#### Material provided ####
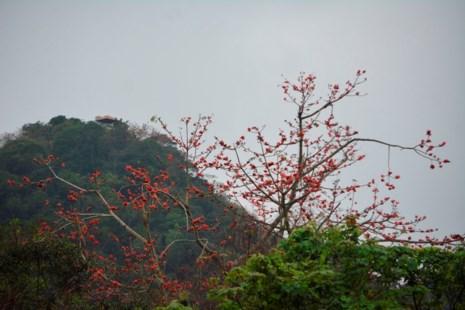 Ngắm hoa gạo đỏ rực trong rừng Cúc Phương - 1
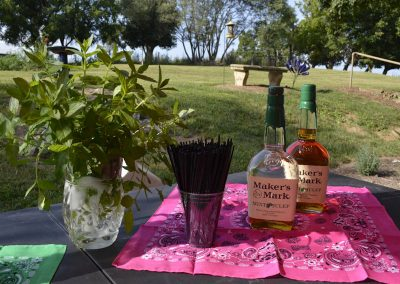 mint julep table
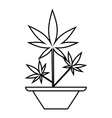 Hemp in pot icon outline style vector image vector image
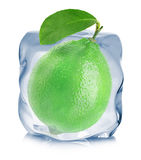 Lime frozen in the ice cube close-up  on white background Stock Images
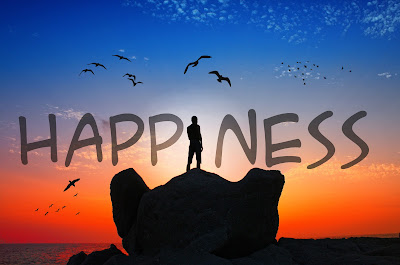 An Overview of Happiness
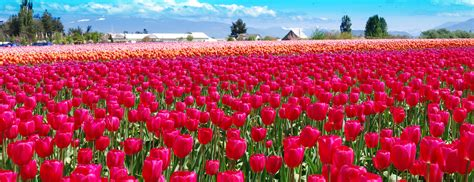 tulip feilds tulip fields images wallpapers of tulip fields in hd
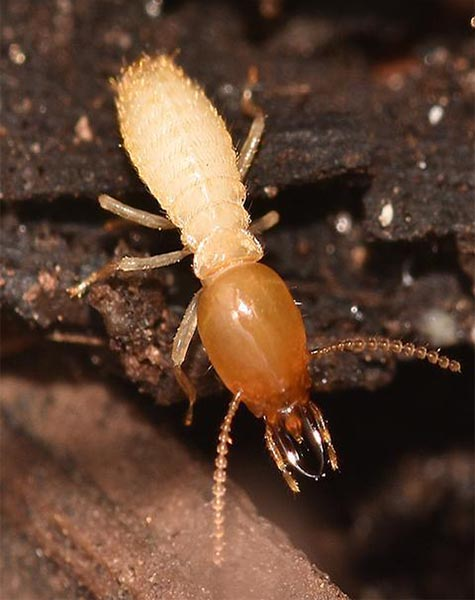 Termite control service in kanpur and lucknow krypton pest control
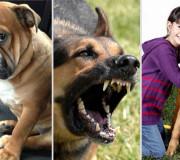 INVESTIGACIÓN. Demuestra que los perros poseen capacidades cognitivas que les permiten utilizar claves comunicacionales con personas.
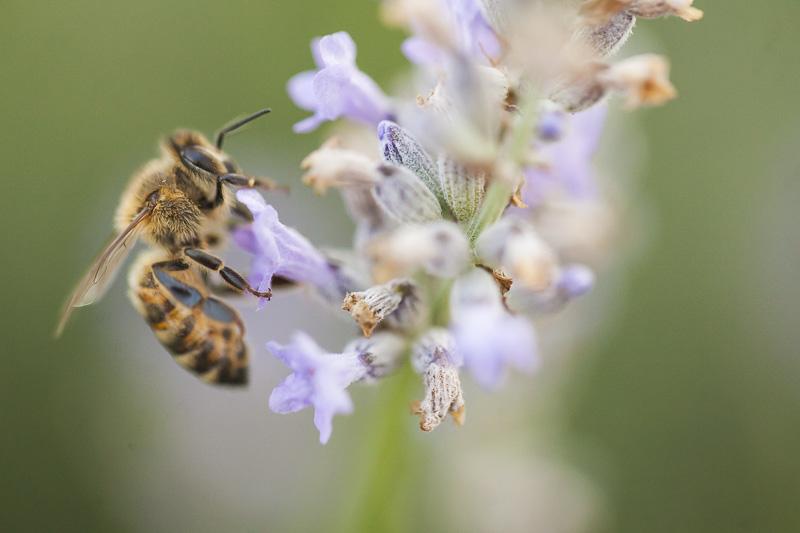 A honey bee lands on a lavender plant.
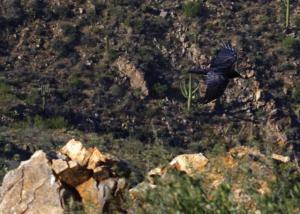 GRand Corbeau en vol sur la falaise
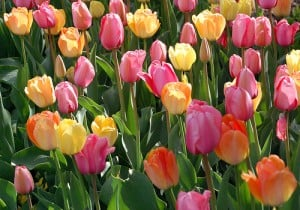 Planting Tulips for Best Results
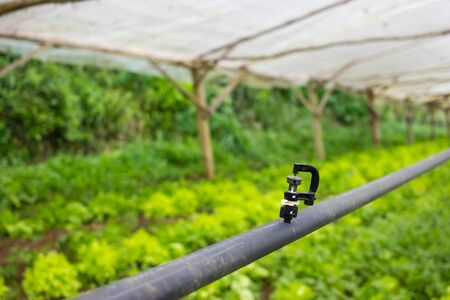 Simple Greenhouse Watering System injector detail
####
### Task
With the pictures omitted, reproduce the records in full and exactly.

### Response area
 Ngắm hoa gạo đỏ rực trong rừng Cúc Phương - 1
 mint julep table
 Hemp in pot icon outline style vector image vector image
 Lime frozen in the ice cube close-up  on white background Stock Images
 An Overview of Happiness
 tulip feilds tulip fields images wallpapers of tulip fields in hd
 Termite control service in kanpur and lucknow krypton pest control
 INVESTIGACIÓN. Demuestra que los perros poseen capacidades cognitivas que les permiten utilizar claves comunicacionales con personas.
 A honey bee lands on a lavender plant.
 GRand Corbeau en vol sur la falaise
 Planting Tulips for Best Results
 Simple Greenhouse Watering System injector detail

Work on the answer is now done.